2.12.2006

Amor de Cañaveralejo

Todo fue una gran faena; una lucha a muerte. Un enfrentamiento entre toro y torero, una lucha donde yo buscada demostrar mi bravura, y vos, tu valor. En ella yo embestía, mientras vos lidiabas. Cada tercio fue perfectamente realizado, en cada pase yo moría un poco y vos alcanzabas la anhelada gloria. Los primeros lances fueron ejecutados con suavidad, con inigualable elegancia. Hermosas verónicas llevadas al compás. Era una danza donde apenas nos conocíamos; un baile de presentación, de exhibición, si hacernos daño el uno al otro.

Pero al llegar tu indiferencia, fue como el tercio de varas. No importaba que yo arremetiera con fuerza y bravura, siempre recibía duros puyazos, bien puestos en su sitio, en lo más alto del morro. Puyazos de picador que despertaban mi furia, mermaban mis fuerzas y me hacían bajar la cabeza para humillar el engaño. El enterarme de tu antigua traición fueron tres pares de banderillas, magistralmente ubicadas y bien martilladas, a las que yo, toro bravo, respondía sin dolerme y persiguiendo hasta las tablas.

La muleta fue de dioses, como nunca realizó ni el mismo Manolete. Brindis a él. Te plantás en el centro del ruedo; citás de lejos; bajás la mano, haciéndome humillar; me trago el engaño; me llevás lentamente, a tu ritmo. Derecha, un, dos, tres lances, forzado de pecho y torero desplante. El público celebra tu suavidad, tu elegancia, tu temple.

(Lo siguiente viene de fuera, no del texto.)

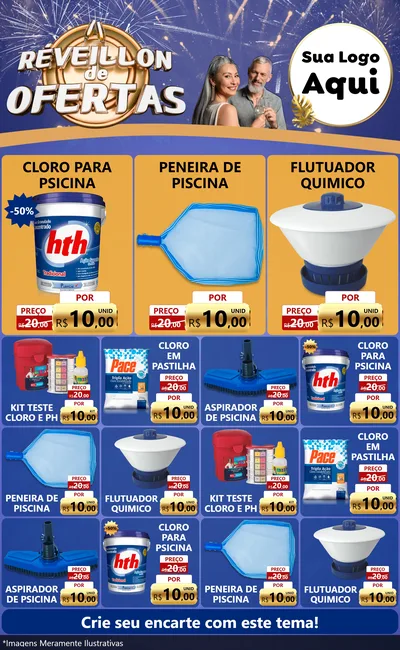 Modelo de Encarte para Encarte Grande com o tema Réveillon de Ofertas para Produtos para Piscina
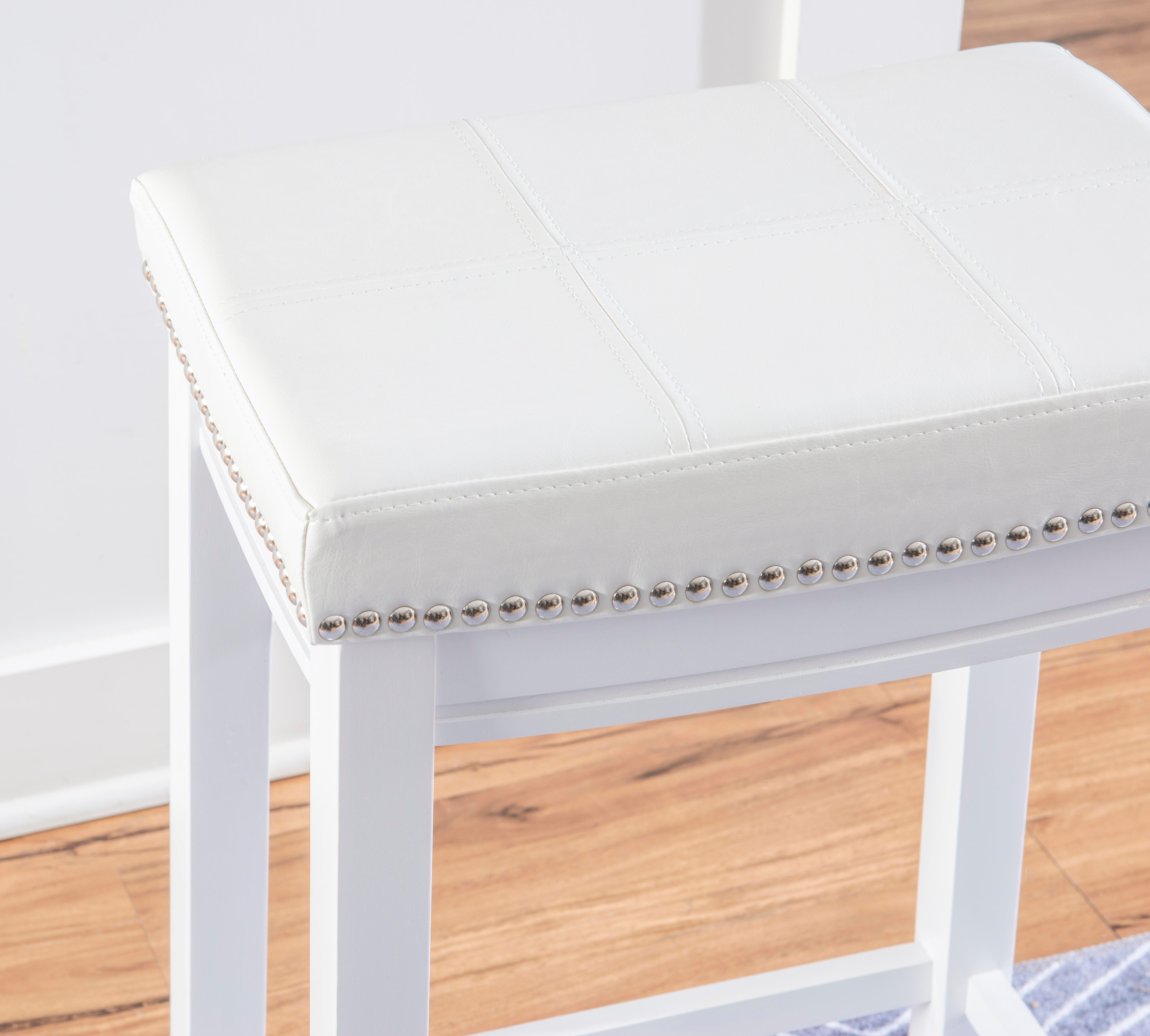 Linon Claridge Bar Height Bar Stool, White, large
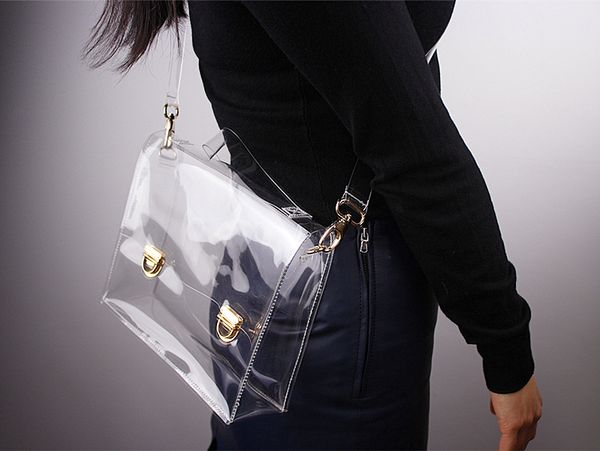 

new fashion pvc transparent bag clear handbag tote shoulder bag women messenger cross bag outdoor phone clutch bags/5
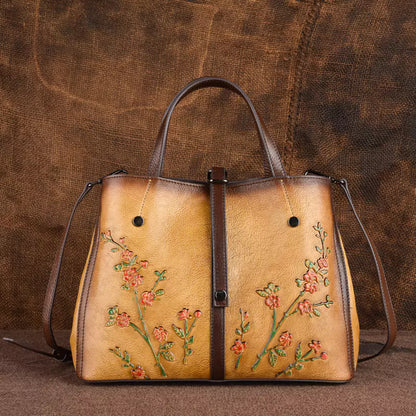 Women's Genuine Leather Vintage Floral Distressed Tote Bag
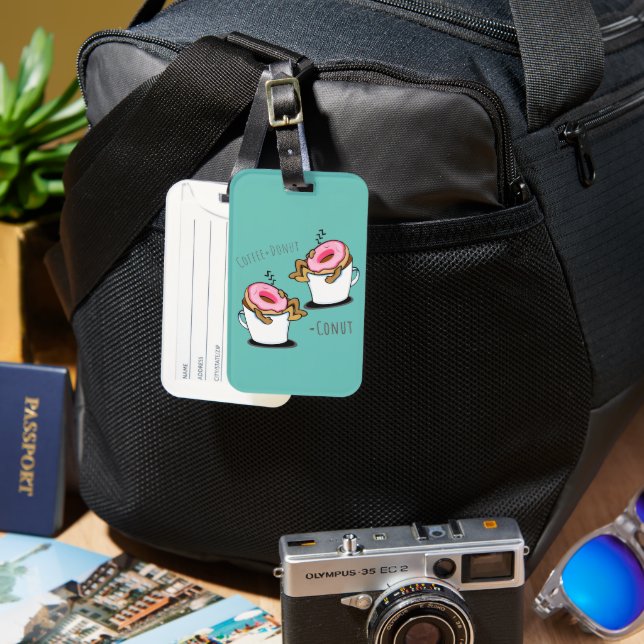 HILARIOUS CARTOON CONUT  LUGGAGE TAG (Front & Back)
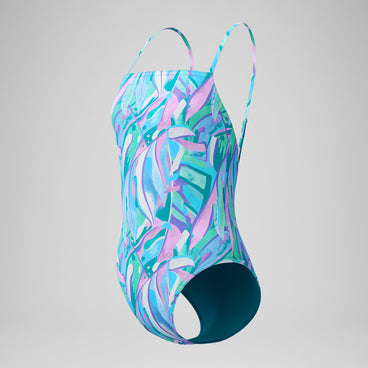Women's Printed Adjustable Thinstrap Swimsuit Green/Pink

Unos pocos celebran mi casta y nobleza. La batalla continúa. Tomás el engaño con la mano izquierda, cargás la suerte y citás; qué naturales. La músicas suena, la gente aplaude a ritmo de pasodoble. Vos empezás a saborear las mieles del triunfo, mientras yo vivo la agonía de la muerte.

La lidia ha sido esplendida, solo resta la suerte suprema; cerrar con broche de oro tu labor. Aguantás el momento justo. Sin importar nada te lanzás, decidida a triunfar, sobre mi sorprendido ser. Me partís en dos con una estocada fulminante; una muerte a volapié magistralmente ejecutada. El estoque entró frío y certero, directo al corazón. Solo me quedaban las fuerzas necesarias para, herido de muerte y en mi orgullo de toro bravo, embestir una última vez, quisiendo que fuera él y no vos la que se atravesaba en mi camino; revolcarlo en la arena para recordarle que mi fiereza no cede hasta el puntillazo final y que son los toros agonizantes los que matan a los más grandes toreros.

Pero mis fuerzas no dan más. Me entrego a la muerte; a las mulas que me llevan al destazadero. El arrastre es lento, con vuelta al ruedo porque pequeños defectos me negaron el indulto; me negaron tu perdón. Recibís dos orejas como prueba de valentía. Aparentemente fue tu suavidad, tu delicadeza, tu arte lo que te llevo al triunfo, a ganar esta batalla por la vida, pero en el fondo sabés que todo me lo debés a mí, a este noble animal; que es despedazado en el destazadero, mientras que vos salís a celebrar tu triunfo al Pacífico Royal.